Wenn Projektmanagement unbezahlt bleibt
Die aktuelle Diskussion trennt scharf zwischen Ausführung und Management. Studien deuten darauf hin, dass Frauen bis zu 73 Prozent der kognitiven Planungsarbeit übernehmen. Eine Erhebung der hkk Krankenkasse bestätigt: Mütter managen in neun von zehn Fällen die familiäre Gesundheitslogistik.
Für Arbeitsmarktanalysten ist das ein verstecktes Produktivitätsproblem. Die Energie, die für das private „Projektmanagement“ draufgeht, fehlt später im Job.
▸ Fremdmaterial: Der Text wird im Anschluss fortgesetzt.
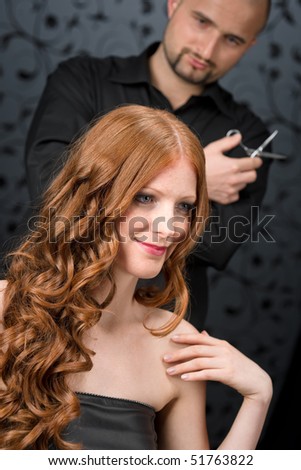 Professional hairdresser with long red curly hair fashion model at black luxury salon, hair cut with scissors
Der Mental Load wird so von einem sozialen zu einer harten ökonomischen Kennziffer.
Unternehmen spüren den „Care-Drain“
Die Folgen erreichen die Vorstandsetagen. Personalverantwortliche berichten von einem Verlust an Fachkräften durch starre Arbeitsmodelle – dem „Care-Drain“.
Unternehmen reagieren zunehmend mit echter Flexibilität. Es geht nicht mehr nur um Homeoffice, sondern um asynchrone Arbeitszeiten, die das komplexe „Tetris“ aus Kinderbetreuung, Pflege und Berufsleben erst möglich machen. Die politische Debatte um partnerschaftliche Modelle wie die „Familienstartzeit“ bleibt dabei ein Dauerbrenner.
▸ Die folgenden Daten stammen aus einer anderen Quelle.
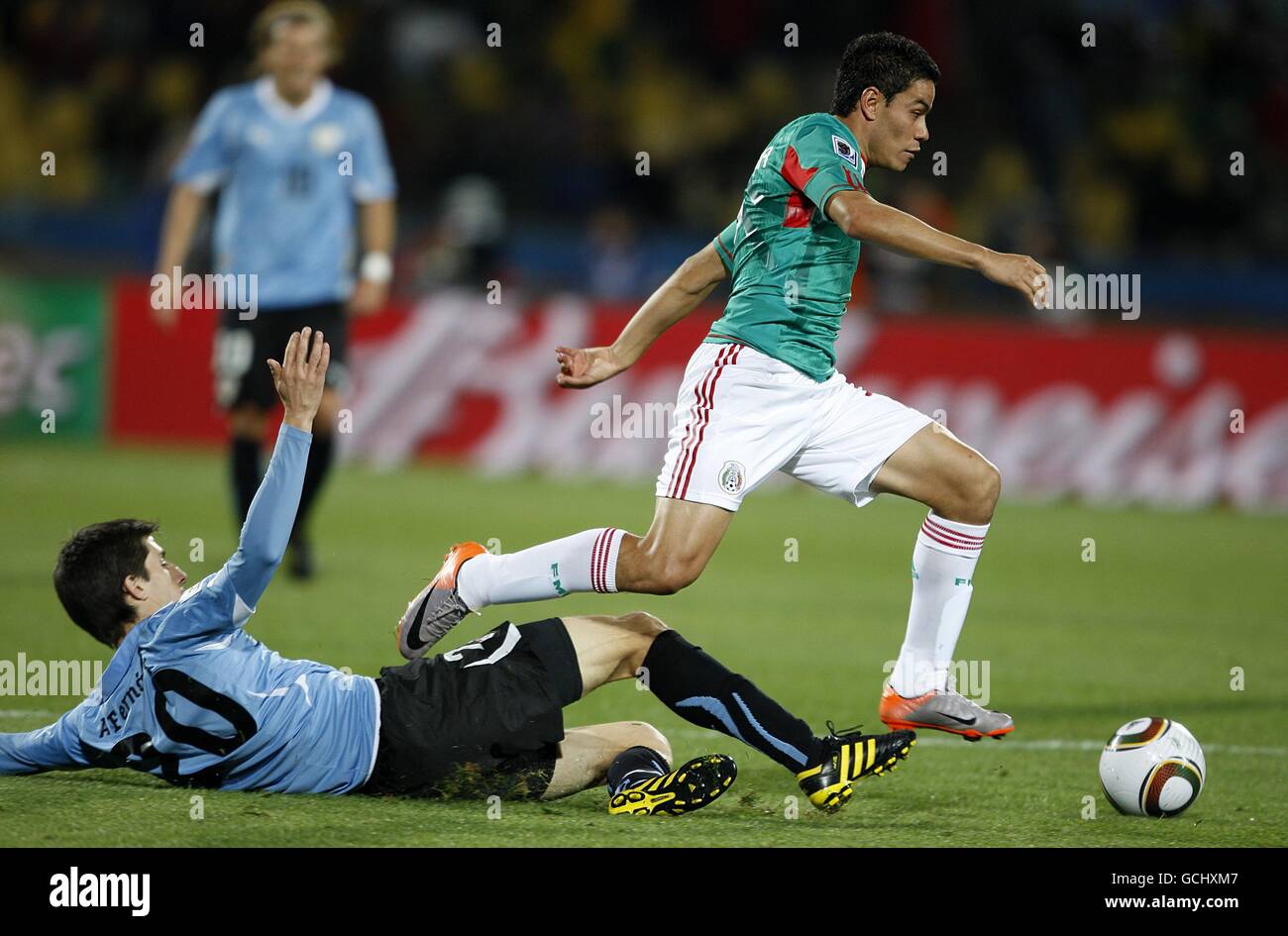 Mexico's Pablo Barrera (right) skips past the challenge of Uruguay's Alvaro Fernandez Stock Photo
Der Weg zur ökonomischen Sichtbarkeit
Anlässlich des Equal Pay Day und Equal Care Day fordern Initiativen eine Reform der volkswirtschaftlichen Gesamtrechnung. Die Kritik: Das BIP verbucht einen Autounfall als Wertschöpfung, die Erziehung der näch Generation aber als Freizeit.
International gewinnen Bestrebungen an Fahrt, „Satellitenkonten“ für Haushaltsproduktion einzuführen. Das Ziel: Investitionen in Care-Infrastruktur nicht als Kosten, sondern als Investition in die Basis der Wirtschaft zu begreifen.
Kann die Politik 2026 Rahmenbedingungen schaffen, die dieses unsichtbare Management als Fundament der Realwirtschaft anerkennen? Der anhaltende Fachkräftemangel erhöht den Druck, diese Frage zu beantworten.